*Task to complete*. Which lines make up the answer? Those from the line with "class: Aves" through the end of the data; reproduce them exactly.
==== Records for the exercise
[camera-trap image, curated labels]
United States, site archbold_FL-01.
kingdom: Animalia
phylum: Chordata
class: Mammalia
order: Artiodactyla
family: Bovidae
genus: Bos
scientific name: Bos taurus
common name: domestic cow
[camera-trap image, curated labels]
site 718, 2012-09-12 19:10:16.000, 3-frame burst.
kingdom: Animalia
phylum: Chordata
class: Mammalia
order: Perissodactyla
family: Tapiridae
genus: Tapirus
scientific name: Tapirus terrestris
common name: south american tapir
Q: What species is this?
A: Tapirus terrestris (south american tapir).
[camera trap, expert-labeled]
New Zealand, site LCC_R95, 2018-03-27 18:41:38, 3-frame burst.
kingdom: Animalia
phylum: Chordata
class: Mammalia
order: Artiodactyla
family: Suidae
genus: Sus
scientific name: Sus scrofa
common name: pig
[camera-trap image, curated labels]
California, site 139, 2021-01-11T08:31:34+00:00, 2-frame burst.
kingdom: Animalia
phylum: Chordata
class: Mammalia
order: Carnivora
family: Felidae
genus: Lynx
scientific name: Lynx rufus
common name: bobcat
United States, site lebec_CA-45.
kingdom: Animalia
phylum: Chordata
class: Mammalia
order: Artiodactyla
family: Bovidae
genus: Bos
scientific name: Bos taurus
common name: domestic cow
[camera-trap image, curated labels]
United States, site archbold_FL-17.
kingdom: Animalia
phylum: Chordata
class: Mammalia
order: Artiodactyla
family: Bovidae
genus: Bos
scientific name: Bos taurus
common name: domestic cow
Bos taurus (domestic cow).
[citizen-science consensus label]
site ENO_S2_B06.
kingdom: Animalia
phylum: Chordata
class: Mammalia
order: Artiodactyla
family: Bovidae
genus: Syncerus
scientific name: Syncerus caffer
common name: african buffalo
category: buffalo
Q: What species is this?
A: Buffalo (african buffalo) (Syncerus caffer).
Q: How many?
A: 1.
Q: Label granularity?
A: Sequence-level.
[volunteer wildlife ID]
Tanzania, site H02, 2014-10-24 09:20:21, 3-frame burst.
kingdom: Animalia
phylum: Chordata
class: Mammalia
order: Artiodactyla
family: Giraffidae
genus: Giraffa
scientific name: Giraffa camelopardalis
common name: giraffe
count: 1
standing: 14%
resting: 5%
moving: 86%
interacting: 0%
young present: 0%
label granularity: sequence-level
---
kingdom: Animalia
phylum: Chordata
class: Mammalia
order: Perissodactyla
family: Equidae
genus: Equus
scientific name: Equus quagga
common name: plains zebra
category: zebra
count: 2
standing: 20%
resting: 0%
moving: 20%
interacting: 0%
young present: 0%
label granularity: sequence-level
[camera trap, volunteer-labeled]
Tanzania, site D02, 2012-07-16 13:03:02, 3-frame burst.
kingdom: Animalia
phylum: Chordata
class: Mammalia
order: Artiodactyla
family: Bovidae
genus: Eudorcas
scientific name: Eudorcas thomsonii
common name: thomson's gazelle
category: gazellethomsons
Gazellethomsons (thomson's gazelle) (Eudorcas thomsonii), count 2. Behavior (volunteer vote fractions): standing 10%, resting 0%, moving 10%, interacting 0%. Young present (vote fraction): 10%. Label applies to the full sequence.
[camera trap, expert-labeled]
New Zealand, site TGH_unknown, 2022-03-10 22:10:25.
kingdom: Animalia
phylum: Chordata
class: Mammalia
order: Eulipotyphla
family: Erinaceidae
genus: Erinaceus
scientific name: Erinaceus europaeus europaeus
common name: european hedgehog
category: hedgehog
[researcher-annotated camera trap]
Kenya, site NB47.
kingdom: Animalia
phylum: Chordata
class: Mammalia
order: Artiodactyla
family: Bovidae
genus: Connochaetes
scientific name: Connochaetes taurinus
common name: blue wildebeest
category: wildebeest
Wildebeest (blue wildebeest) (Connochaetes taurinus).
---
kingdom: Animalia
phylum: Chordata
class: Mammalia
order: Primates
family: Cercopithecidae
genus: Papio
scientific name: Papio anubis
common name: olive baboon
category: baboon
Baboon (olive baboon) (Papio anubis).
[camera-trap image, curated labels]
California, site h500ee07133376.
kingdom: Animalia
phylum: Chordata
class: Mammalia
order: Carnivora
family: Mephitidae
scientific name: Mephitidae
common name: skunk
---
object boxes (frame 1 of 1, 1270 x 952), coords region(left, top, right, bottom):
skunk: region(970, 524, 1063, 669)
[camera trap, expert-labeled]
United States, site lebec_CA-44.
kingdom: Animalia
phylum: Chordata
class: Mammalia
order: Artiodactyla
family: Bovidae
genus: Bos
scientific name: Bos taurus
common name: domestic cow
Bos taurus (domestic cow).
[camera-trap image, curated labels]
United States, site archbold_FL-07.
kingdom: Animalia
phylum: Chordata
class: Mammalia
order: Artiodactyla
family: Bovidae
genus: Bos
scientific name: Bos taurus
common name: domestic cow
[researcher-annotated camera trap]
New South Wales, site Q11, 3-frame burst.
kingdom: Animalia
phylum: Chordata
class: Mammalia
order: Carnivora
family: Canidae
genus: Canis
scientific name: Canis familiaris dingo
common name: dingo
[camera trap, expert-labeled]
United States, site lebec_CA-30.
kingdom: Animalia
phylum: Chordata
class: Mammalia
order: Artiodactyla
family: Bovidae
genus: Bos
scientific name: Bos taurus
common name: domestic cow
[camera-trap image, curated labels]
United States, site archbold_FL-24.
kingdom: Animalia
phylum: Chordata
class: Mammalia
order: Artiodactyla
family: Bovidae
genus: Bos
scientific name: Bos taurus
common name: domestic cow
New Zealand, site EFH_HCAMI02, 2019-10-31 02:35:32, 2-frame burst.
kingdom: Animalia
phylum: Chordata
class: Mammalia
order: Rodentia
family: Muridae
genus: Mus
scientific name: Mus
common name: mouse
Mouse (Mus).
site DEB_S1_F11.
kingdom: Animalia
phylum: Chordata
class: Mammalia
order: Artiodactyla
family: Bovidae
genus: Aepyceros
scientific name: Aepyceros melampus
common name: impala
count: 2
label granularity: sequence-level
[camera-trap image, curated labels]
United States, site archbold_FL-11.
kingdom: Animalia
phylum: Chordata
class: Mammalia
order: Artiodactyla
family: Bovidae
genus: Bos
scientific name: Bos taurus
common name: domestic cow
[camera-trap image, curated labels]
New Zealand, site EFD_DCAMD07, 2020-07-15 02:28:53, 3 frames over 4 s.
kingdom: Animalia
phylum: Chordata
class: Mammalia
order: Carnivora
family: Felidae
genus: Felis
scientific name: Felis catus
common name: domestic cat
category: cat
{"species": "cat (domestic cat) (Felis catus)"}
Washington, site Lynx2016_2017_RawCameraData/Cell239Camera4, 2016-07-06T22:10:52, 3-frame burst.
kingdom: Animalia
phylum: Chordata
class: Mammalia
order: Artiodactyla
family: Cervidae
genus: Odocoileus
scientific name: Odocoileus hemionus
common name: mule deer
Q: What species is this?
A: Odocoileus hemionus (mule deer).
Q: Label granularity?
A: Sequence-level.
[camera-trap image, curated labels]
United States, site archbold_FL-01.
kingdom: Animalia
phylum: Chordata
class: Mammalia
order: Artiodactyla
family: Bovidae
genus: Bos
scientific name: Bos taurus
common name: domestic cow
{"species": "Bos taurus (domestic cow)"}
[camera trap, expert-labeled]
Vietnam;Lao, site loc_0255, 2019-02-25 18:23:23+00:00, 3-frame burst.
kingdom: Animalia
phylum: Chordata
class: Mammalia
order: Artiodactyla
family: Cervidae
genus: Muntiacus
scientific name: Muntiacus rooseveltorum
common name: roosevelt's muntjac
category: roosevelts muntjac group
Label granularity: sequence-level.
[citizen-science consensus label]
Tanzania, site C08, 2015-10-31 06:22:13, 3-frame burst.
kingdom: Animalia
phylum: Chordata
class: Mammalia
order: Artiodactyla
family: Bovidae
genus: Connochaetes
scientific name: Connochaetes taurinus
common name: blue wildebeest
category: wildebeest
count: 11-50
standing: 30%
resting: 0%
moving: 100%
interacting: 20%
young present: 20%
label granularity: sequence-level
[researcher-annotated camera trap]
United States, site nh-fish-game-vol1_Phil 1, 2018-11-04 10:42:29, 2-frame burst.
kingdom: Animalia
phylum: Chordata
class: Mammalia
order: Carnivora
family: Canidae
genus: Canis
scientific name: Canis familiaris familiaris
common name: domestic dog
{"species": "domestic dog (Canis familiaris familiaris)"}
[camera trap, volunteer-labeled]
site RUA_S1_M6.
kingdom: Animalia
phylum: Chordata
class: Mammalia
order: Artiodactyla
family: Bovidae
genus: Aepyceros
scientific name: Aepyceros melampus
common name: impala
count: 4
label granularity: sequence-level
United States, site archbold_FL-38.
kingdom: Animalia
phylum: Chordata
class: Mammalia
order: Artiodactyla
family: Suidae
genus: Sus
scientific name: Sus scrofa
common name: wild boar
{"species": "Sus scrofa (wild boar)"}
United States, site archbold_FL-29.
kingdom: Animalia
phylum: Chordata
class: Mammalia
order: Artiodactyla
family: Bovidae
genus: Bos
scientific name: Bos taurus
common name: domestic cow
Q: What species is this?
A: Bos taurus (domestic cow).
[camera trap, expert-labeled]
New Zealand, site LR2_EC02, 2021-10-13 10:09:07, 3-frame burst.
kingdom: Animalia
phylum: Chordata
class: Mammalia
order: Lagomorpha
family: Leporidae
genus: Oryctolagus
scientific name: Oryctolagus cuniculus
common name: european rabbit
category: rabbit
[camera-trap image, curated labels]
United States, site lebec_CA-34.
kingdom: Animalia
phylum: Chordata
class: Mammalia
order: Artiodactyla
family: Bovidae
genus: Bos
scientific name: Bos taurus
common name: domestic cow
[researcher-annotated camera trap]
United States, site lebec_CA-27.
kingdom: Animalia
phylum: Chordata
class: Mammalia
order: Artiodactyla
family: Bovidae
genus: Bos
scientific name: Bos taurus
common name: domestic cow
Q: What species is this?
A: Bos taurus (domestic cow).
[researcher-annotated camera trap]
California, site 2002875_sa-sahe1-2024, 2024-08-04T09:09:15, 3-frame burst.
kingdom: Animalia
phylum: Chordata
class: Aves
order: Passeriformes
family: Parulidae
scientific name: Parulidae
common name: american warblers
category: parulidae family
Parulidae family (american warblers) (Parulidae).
========
*Answer below*.
class: Aves
order: Passeriformes
family: Parulidae
scientific name: Parulidae
common name: american warblers
category: parulidae family
Parulidae family (american warblers) (Parulidae).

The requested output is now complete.